Naming disk devices: drive IDs versus drive locations
From my perspective there are two defensible ways of naming disk drives at the operating system level. You can do it by a stable identifier tied to the physical drive somehow, such as a drive serial number or WWN, or by a stable identifier based on its connection topology and thus ultimately the drive's physical location (such as the 'port X on card Y' style of name). I don't want to get into an argument about which one is 'better' because I don't think that argument is meaningful; the real question to ask is which form of naming is more useful under what circumstances.
(Since the boundaries between the two sorts of names may be fuzzy, my rule of thumb is that it is clearly a drive identifier if you have to ask the drive for it.

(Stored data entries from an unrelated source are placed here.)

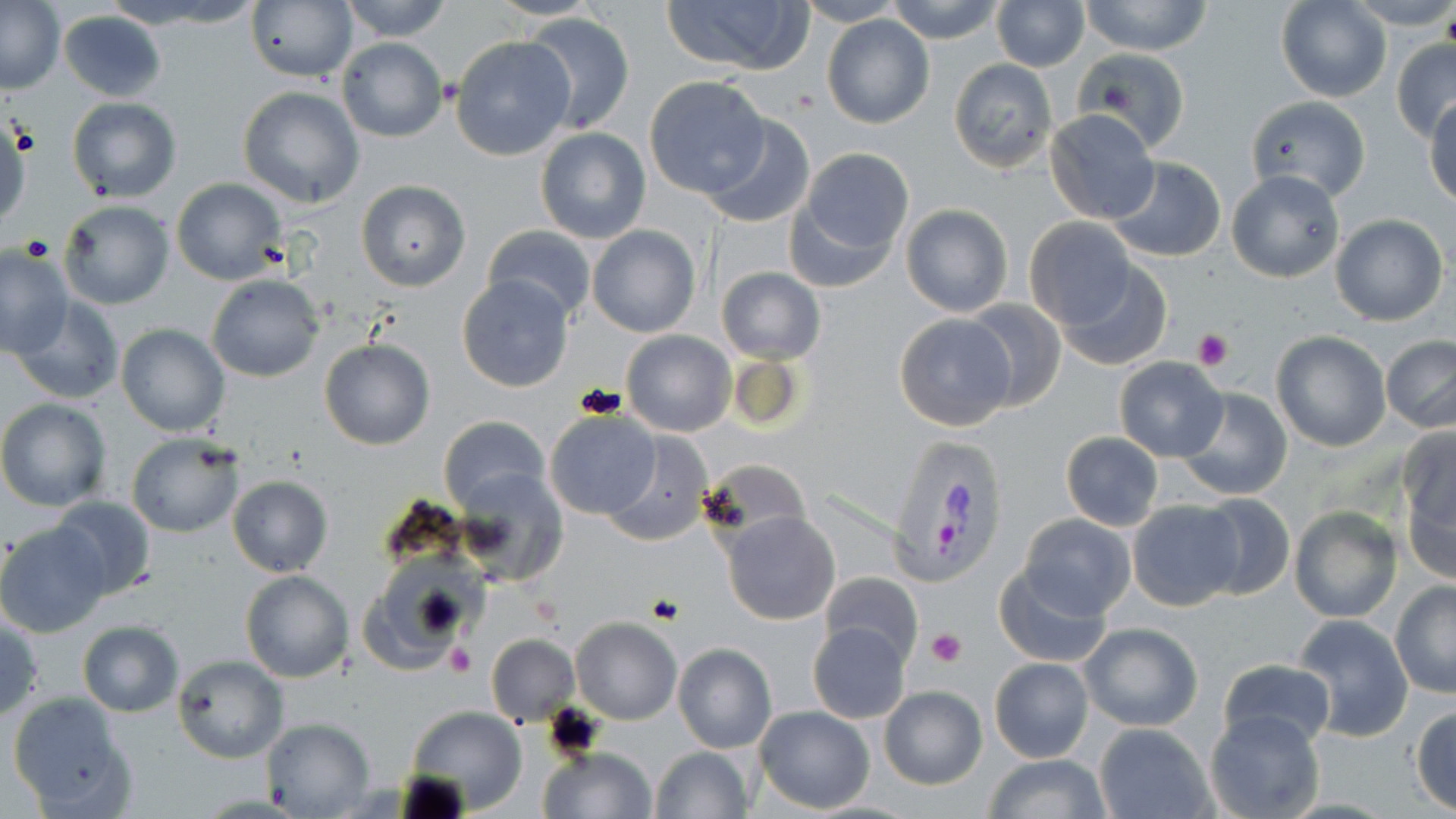

Approximate bounding boxes as [x1, y1, x2, y2] in pixels.
Plasmodium vivax-infected red blood cells: [884, 433, 1009, 587].
No Plasmodium falciparum, Plasmodium ovale, Plasmodium malariae, Babesia divergens, or Trypanosoma brucei observed.

Summary:
  - Platelet locations: [1194, 330, 1234, 368], [927, 628, 967, 668], [444, 641, 475, 675]
  - Uninfected red blood cell locations: [102, 0, 250, 30], [338, 0, 454, 41], [660, 0, 813, 77], [794, 0, 906, 27], [885, 0, 1006, 44], [992, 0, 1088, 71], [1079, 0, 1215, 55], [1347, 0, 1456, 31], [1, 1, 64, 94], [1274, 1, 1392, 103], [246, 2, 356, 82], [59, 10, 167, 104], [521, 11, 635, 135], [822, 14, 935, 129], [450, 35, 576, 161], [335, 36, 447, 143], [1391, 37, 1456, 141], [1072, 48, 1189, 152], [949, 58, 1058, 173], [643, 75, 768, 196], [236, 86, 365, 208], [1245, 96, 1371, 204], [66, 97, 182, 202], [1425, 101, 1456, 207], [1043, 109, 1160, 225], [0, 112, 32, 233], [698, 115, 816, 229], [535, 126, 650, 242], [790, 149, 914, 274], [1106, 156, 1227, 263], [1227, 169, 1343, 282], [171, 177, 288, 285], [356, 180, 471, 291], [61, 191, 287, 298], [59, 199, 175, 310], [899, 204, 1014, 317], [1330, 213, 1448, 326], [1024, 217, 1136, 326], [587, 224, 700, 339], [482, 225, 597, 322], [0, 245, 74, 358], [1057, 259, 1172, 371], [717, 267, 824, 363], [456, 273, 575, 392], [207, 274, 324, 382], [11, 295, 126, 406], [964, 299, 1065, 412], [892, 312, 1019, 432], [116, 324, 230, 437], [621, 329, 736, 436], [1271, 331, 1391, 452], [1380, 335, 1456, 433], [319, 338, 434, 450], [1113, 356, 1228, 461], [1174, 387, 1294, 501], [0, 399, 113, 511], [544, 410, 659, 520], [439, 416, 550, 512], [1396, 427, 1456, 551], [603, 432, 713, 547], [1060, 432, 1164, 530], [126, 433, 246, 538], [697, 459, 808, 542], [458, 467, 569, 588], [227, 474, 332, 577], [1193, 493, 1294, 601], [48, 495, 157, 600], [1126, 499, 1242, 611], [1289, 505, 1401, 623], [721, 512, 840, 626], [1018, 512, 1137, 620], [0, 521, 110, 636], [365, 557, 477, 669], [992, 565, 1114, 668], [241, 570, 353, 683], [819, 572, 923, 671], [1390, 580, 1456, 698], [1292, 614, 1414, 741], [1, 615, 43, 722], [571, 617, 682, 724], [76, 620, 184, 716], [808, 622, 911, 723], [1079, 622, 1203, 732], [570, 629, 777, 737], [485, 635, 579, 726], [672, 643, 777, 753], [172, 654, 287, 762], [989, 658, 1094, 763], [1217, 659, 1337, 752], [878, 685, 986, 789], [6, 692, 133, 815], [1410, 704, 1456, 814], [404, 705, 526, 813], [754, 706, 874, 813], [1204, 709, 1326, 819], [261, 717, 376, 817], [1093, 722, 1215, 818], [537, 746, 656, 818], [648, 747, 753, 819], [982, 755, 1114, 817]
  - Slide-level diagnosis: Plasmodium vivax
  - Image size: 1456×819 pixels
  - Modality: light microscopy
  - Field of view: single
  - Stain: May-Grünwald-Giemsa
  - Magnification: 1000x
  - Preparation: thin blood film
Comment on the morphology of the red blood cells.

Well, provided that you are actually speaking to the drive instead of a layer in between. The ultimate drive identifiers are metadata that you've written to the drive.)

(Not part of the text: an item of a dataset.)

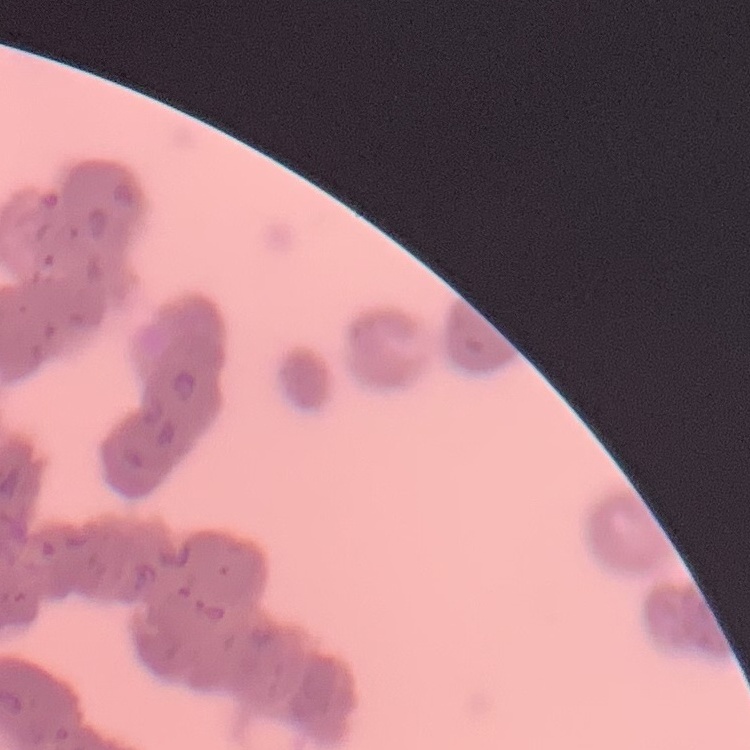
Rouleaux formation.

One tile cut from a larger photomicrograph. Thin blood smear. Field's or Giemsa stain.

Before I get started, though, let me put one inconvenient fact front and center: in almost all environments today, you're ultimately going to be dealing with drives in terms of their physical location. For all the popularity of drive identifiers as a source of disk names (among OS developers and storage technologies), there are very few environments right now where you can tell your storage system 'pull the drive with WWN <X> and drop it into my hands' and have that happen. As I tweeted I really do need to know where a particular disk actually is.
This leads to my bias, which is that using drive identifiers makes the most sense when the connection topology either changes frequently or is completely opaque, or both. If your connection topology rearranges itself on a regular basis then it can't be a source of stable identifiers because it itself isn't stable. However you can sometimes get around this by finding a stable point in the topology; for example, iSCSI target names (and LUNs) are a stable point whereas the IP addresses or network interfaces involved may not be.

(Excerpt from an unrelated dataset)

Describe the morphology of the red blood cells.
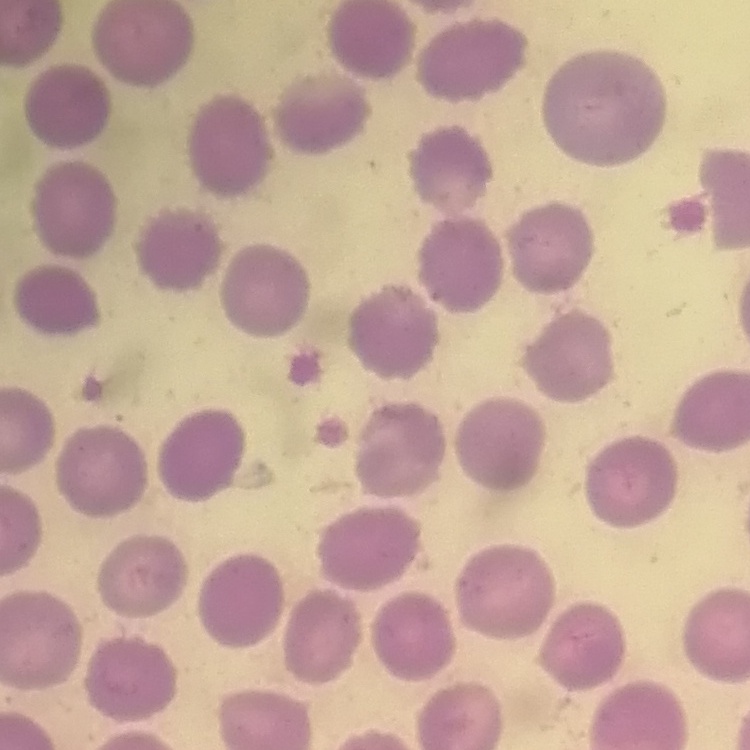
They show no rouleaux formation.

Square crop of a larger photomicrograph. Thin peripheral smear. Stained with either Field's or Giemsa.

(Topology rearrangement can be physical rearrangement, ranging from changing cabling all the way up to physically transferring disks between enclosures for whatever reason.)
Conversely, physical location makes the most sense when topology is fixed (and drives aren't physically moved around). With stable locations and stable topology to map to locations, all of the important aspects of a drive's physical location can be exposed to you so you can see where it is, what the critical points are for connecting to it, what other drives will be affected if some of those points fail or become heavily loaded, and so on. Theoretically you don't have to put this in the device name if it's visible in some other way, but in practice visible names matter.
My feeling is that stable topology is much more common than variable topology, at least once you identify the useful fixed points in connection topology. Possibly this is an artifact of the environment I work in; on the other hand, I think that relatively small and simple environments like mine are much more common than large and complex ones.
Sidebar: the cynic's view of OS device naming
It's much easier to give disks an identifier based device name than it is to figure out how to decode a particular topology and then represent the important bits of it in a device name, especially if you're working in a limited device naming scheme (such as 'cXtYdZ', for example). And you can almost always find excuses for why the topology might be unstable in theory (eg 'the sysadmin might move PCI cards between slots and oh no').